To ensure the policy could generalize beyond simulation, I applied Domain Randomization (DR). During training, physical parameters such as the ball mass and surface friction were randomly varied. This forced the neural network to develop a control strategy that is inherently robust to modeling inaccuracies, rather than just memorizing a specific simulated environment.
Simulation and Performance Evaluation
Training was conducted in environments with hundreds of parallel platforms, significantly accelerating the convergence of the PPO algorithm. To evaluate the results, I compared the RL controller against a manually tuned PD (Proportional-Derivative) baseline.
The evaluation focused on the Steady-State Integrated Absolute Error (SS-IAE) across the entire reachable workspace.

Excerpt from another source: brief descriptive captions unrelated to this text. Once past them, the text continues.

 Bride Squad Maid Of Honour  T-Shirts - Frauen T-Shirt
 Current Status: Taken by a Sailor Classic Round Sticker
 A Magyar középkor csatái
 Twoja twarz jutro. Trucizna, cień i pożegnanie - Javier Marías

Detailed precision heatmaps were generated to visualize how each controller performed as the ball moved further from the center, where non-linear effects are most prominent.
Final Result
The project successfully fulfilled all initial objectives, marking a comprehensive integration of mechanical design and intelligent control:
- Design and Modeling: All platform components were designed and modeled from scratch using Autodesk Fusion 360, creating accurate digital twins for simulation.

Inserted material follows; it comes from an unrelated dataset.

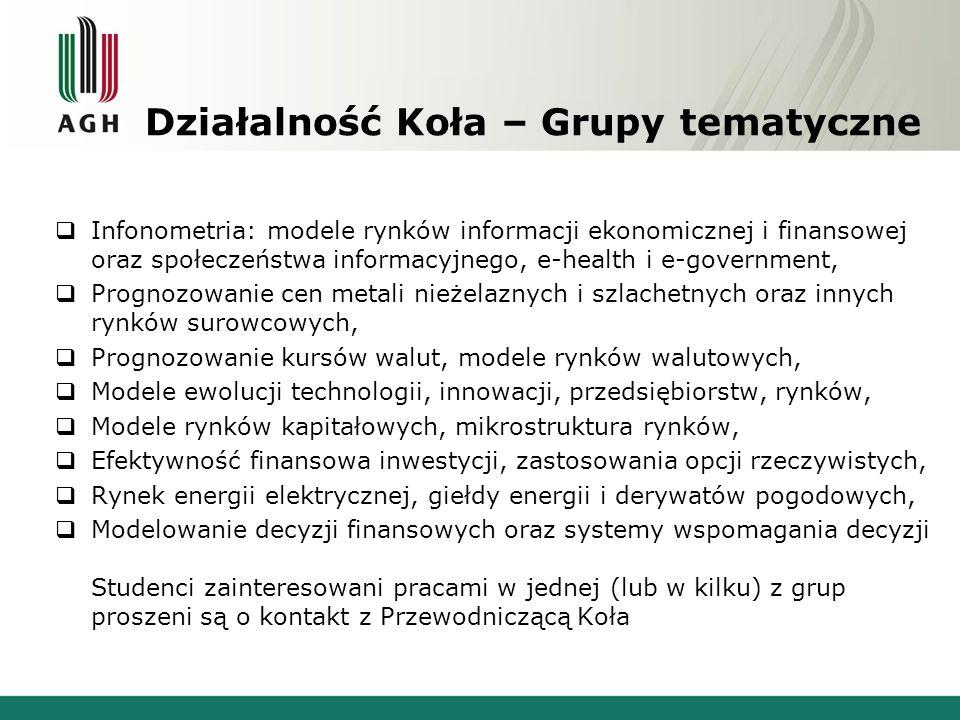 Działalność Koła W pracach Koła wykorzystujemy m.in.: Serwis WGPW Serwisy Bloomberga, Reutersa, IWeX, PolPx.pl, NordPool, dmbossa, gielda.onet.pl i inne Zasoby internetu dotyczące finansów i ekonomii Koło współpracuje, lub współpracowało w przeszłości m.in.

- Control Strategies: I successfully implemented and tuned a classical Proportional-Derivative (PD) controller as a baseline and developed an advanced RL-based controller for both configurations.
- Training and Robustness: Using the PPO algorithm combined with Domain Randomization, I achieved a robust policy capable of stabilizing the ball under varying physical conditions.
- Comparative Metrics: A rigorous performance metric was established to compare both controllers.
- Computer Vision Integration: Beyond the core control task, I took the first steps toward autonomous perception by successfully estimating the ball’s position using a simulated camera within MuJoCo, laying the groundwork for vision-based control loops.